Responder analyses evaluated the proportion of patients achieving clinically meaningful within‐patient change thresholds (i.e., responder definitions) for NC and LoS scores (change from baseline ≥1.0 point), TSS (change from baseline ≥3.0 points), UPSIT score (change from baseline ≥8.0 points), NPS (change from baseline ≥1.0 point), and LMK‐CT (change from baseline ≥5.0 points) at weeks 24 and 52. Estimation of these responder definition thresholds has been published elsewhere.

Statistical Analyses

For the week 24 assessment, this post hoc analysis included pooled data for all patients from the SINUS‐24 and SINUS‐52 studies who had received treatment with SC dupilumab 300 mg q2w or placebo until week 24. For the week 52 analysis, only data for the patients from SINUS‐52 who received dupilumab 300 mg q2w or placebo q2w through week 52 were included. All analyses were conducted in the intent‐to‐treat (ITT) populations.

Baseline values for daily assessed measures are presented as the average of the 7 days leading up to baseline, and the week 24 and week 52 values are the average of the 28 days prior to day 169 and day 365, respectively.

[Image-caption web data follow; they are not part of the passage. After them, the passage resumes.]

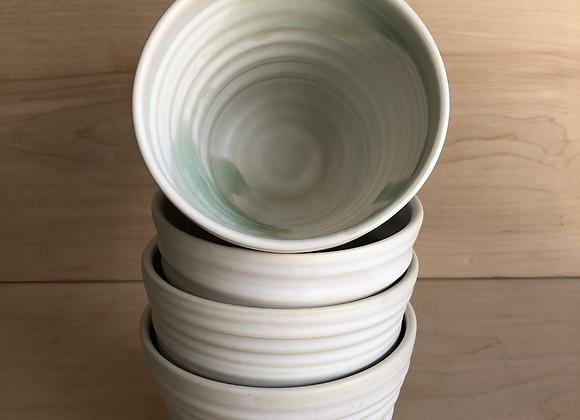 Small Ramen Bowl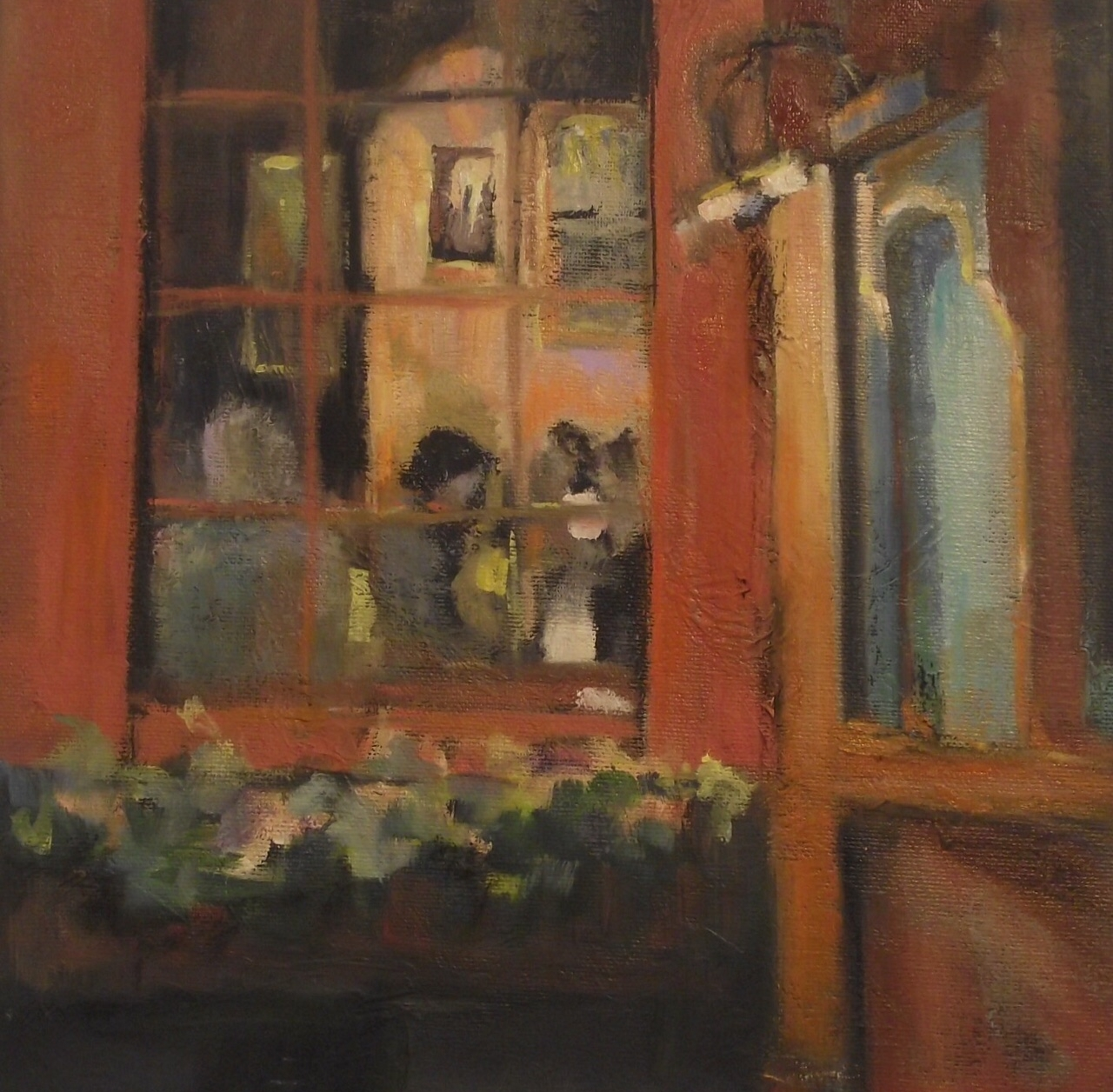 """Dinner Out 10""""x 10"""""""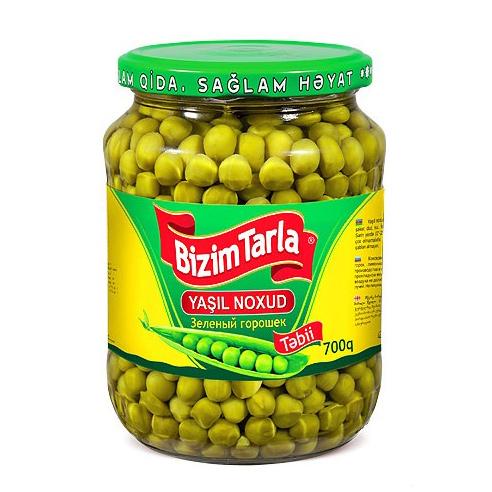 Горошек зеленый Bizim Tarla 700 г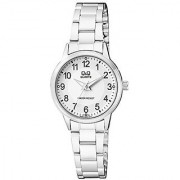 Q&Q Analog White Dial Womens Watch-Q969J204Y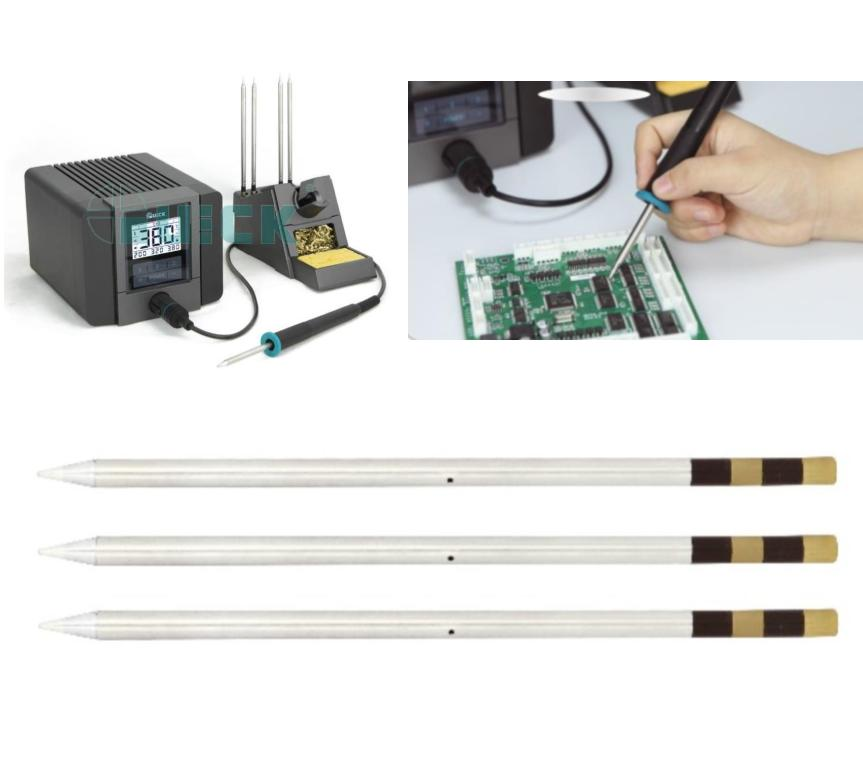 TS1200 intelligent lead-free soldering station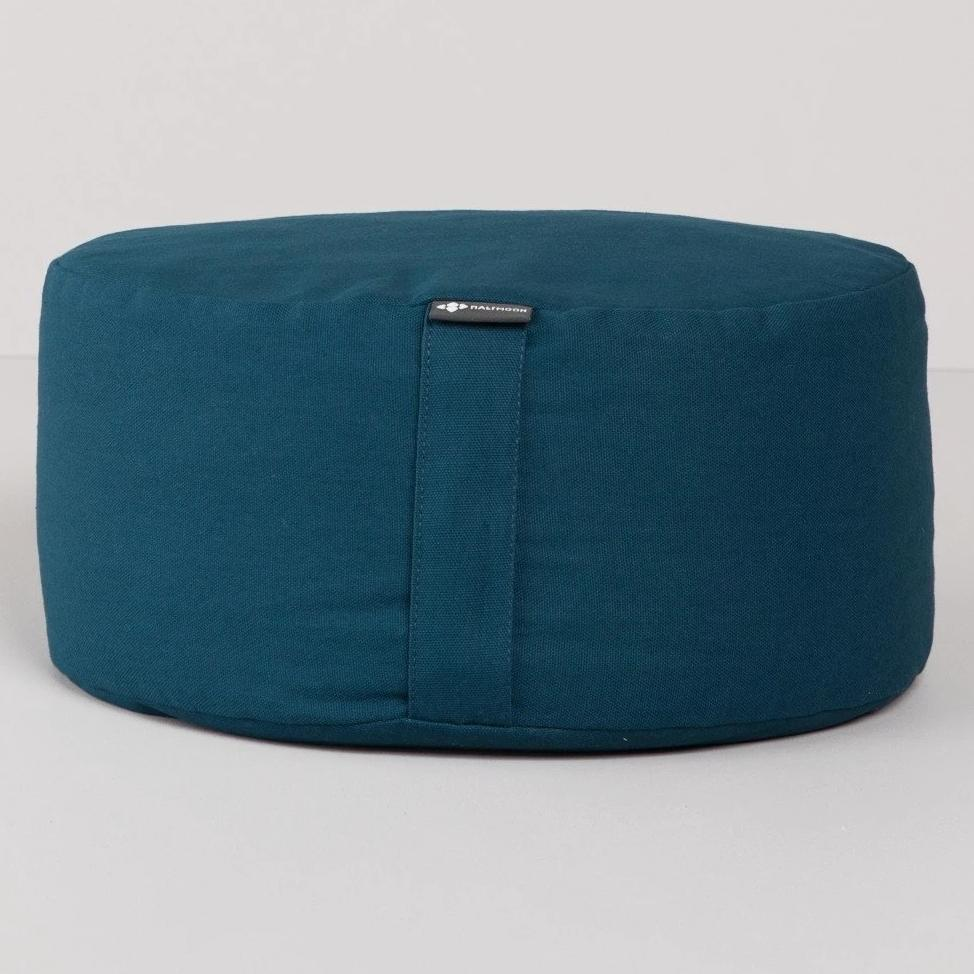 Mod Meditation Cushion | Pacific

Odds ratios (ORs) with 95% confidence intervals (CIs) and P‐values were calculated for dupilumab versus placebo using the responder definition for each outcome measure. P‐values were calculated using the Cochran–Mantel–Haenszel test on the association between the responder status and treatment group (dupilumab vs. placebo), stratified by asthma/nonsteroidal anti‐inflammatory drug‐exacerbated respiratory disease (NSAID‐ERD) status, prior surgery history, regions, and study indicator.

Patients who received SCS for any reason or underwent rescue surgery for nasal polyps were considered nonresponders from time points post‐SCS use or surgery. For patients who discontinued treatment without using SCS or rescue surgery, data collected during the off‐treatment period were used to determine the responder/nonresponder status. Patients with missing data at the visit of interest were considered nonresponders.

In order to evaluate the treatment effect of dupilumab versus placebo across the entire range of responder definitions, cumulative distribution function (CDF) curves were generated to depict between‐group differences in change from baseline in patient‐reported symptom scores and objective measures. These curves facilitate the comparison of cumulative probabilities of attaining certain threshold changes from baseline between dupilumab and placebo across the spectrum of responder definitions. P‐values for the comparison of dupilumab versus placebo in the distribution of change from baseline in NC, LoS, TSS, UPSIT, NPS, and LMK‐CT scores were calculated using the Kolmogorov–Smirnov test. Data collected after treatment discontinuation were included and data post‐SCS or nasal polyp surgery were set to missing and imputed by worst observation carried forward for this analysis.

RESULTS

Demographics and Baseline Disease Characteristics

A total of 724 patients in the pooled ITT population were included in the week 24 analysis (dupilumab n = 438; placebo n = 286) and 303 patients from the SINUS‐52 ITT dupilumab 300 mg q2w and placebo groups were included in the week 52 analysis (dupilumab n = 150; placebo n = 153). Recruitment data for SINUS‐24 and SINUS‐52 were previously published.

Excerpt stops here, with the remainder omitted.